| Task brief |
The pictures are to be dropped, and the records below are to be restated word for word.

Content starts

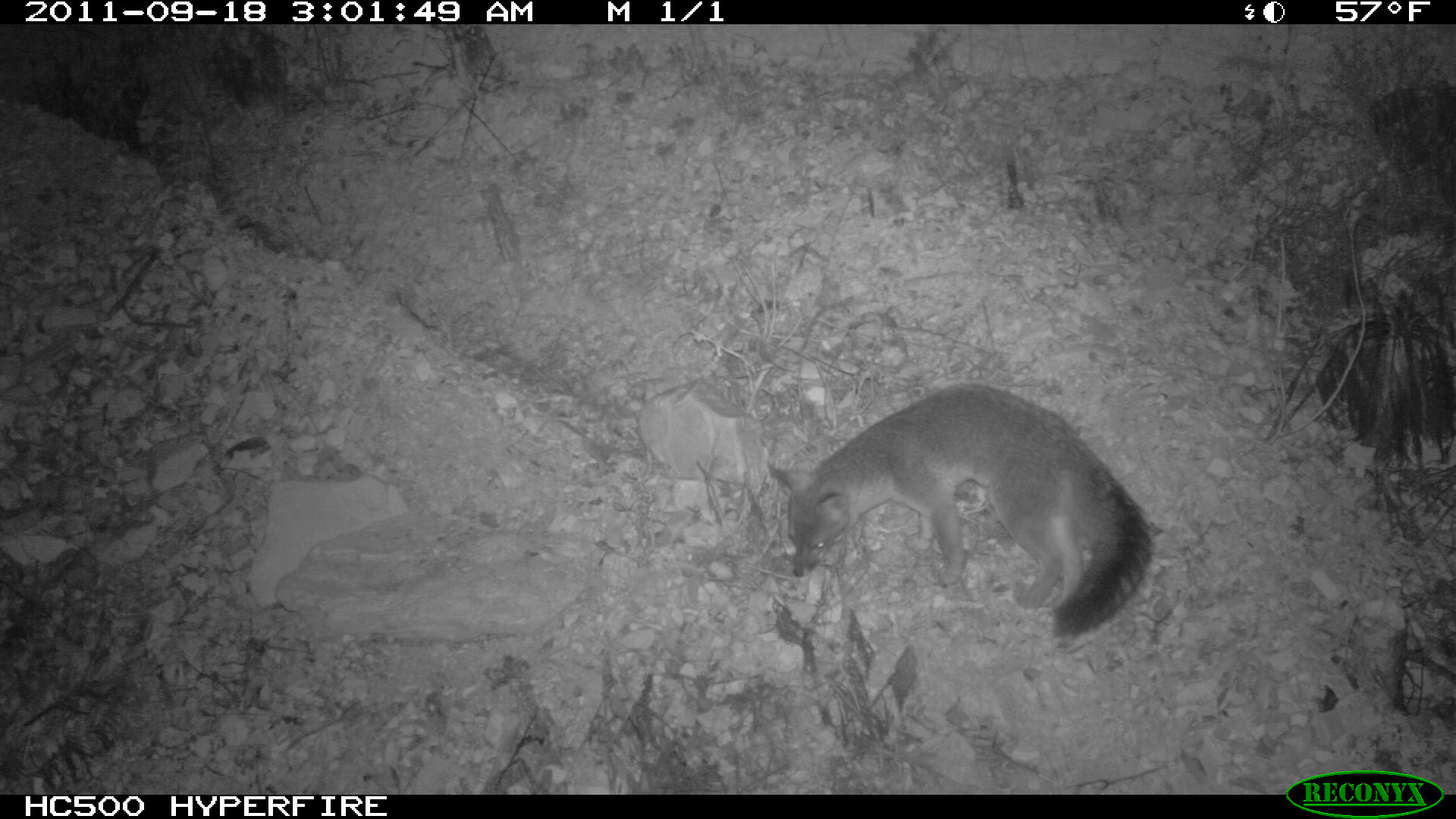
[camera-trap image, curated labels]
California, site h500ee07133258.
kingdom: Animalia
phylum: Chordata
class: Mammalia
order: Carnivora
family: Canidae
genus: Urocyon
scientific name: Urocyon littoralis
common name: island fox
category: fox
Fox (island fox) (Urocyon littoralis).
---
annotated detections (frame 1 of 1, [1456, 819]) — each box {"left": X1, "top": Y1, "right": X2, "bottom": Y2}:
fox: {"left": 764, "top": 381, "right": 1153, "bottom": 639}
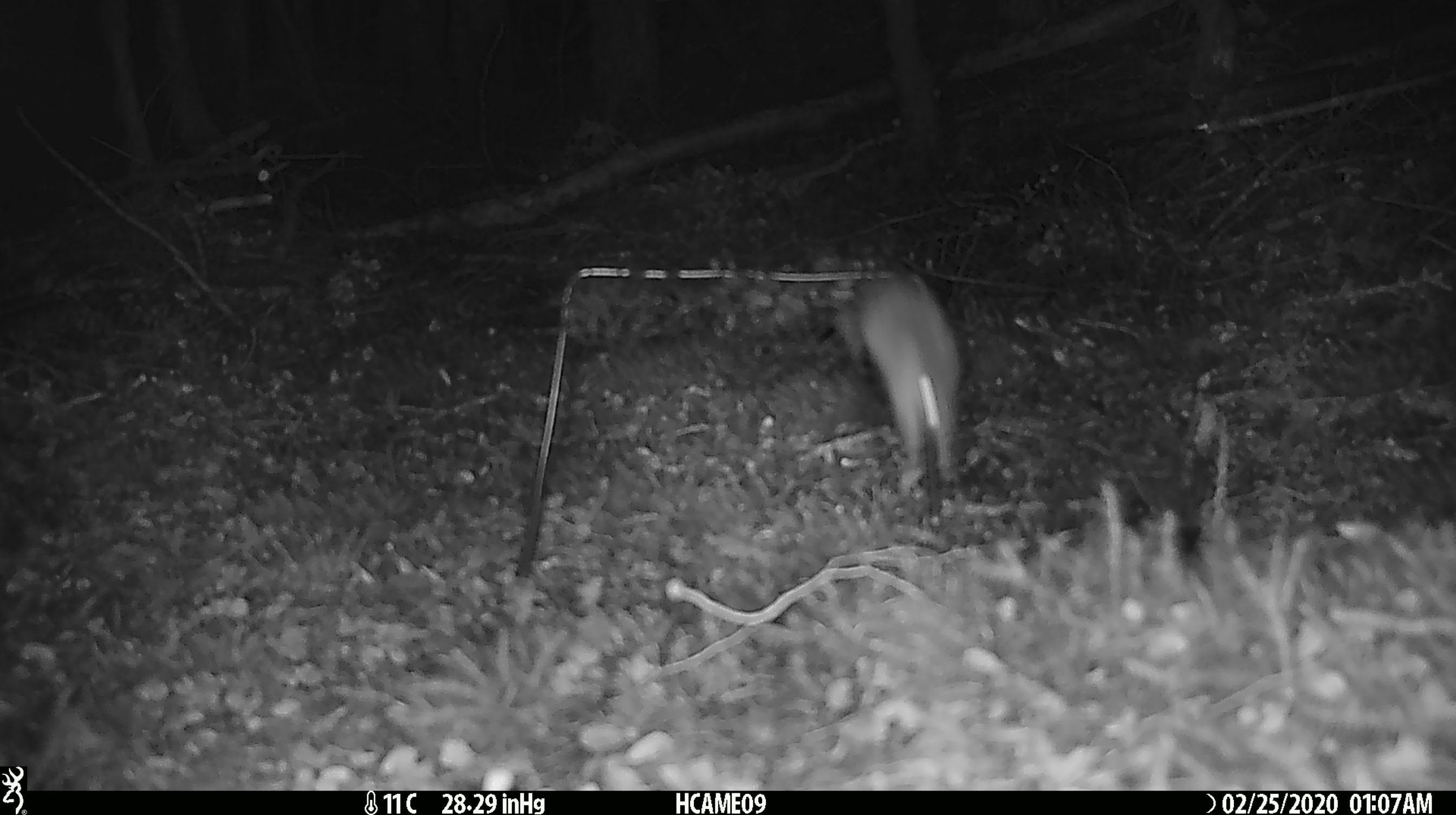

Content ends

| Finished exercise |
[camera-trap image, curated labels]
California, site h500ee07133258.
kingdom: Animalia
phylum: Chordata
class: Mammalia
order: Carnivora
family: Canidae
genus: Urocyon
scientific name: Urocyon littoralis
common name: island fox
category: fox
Fox (island fox) (Urocyon littoralis).
---
annotated detections (frame 1 of 1, [1456, 819]) — each box {"left": X1, "top": Y1, "right": X2, "bottom": Y2}:
fox: {"left": 764, "top": 381, "right": 1153, "bottom": 639}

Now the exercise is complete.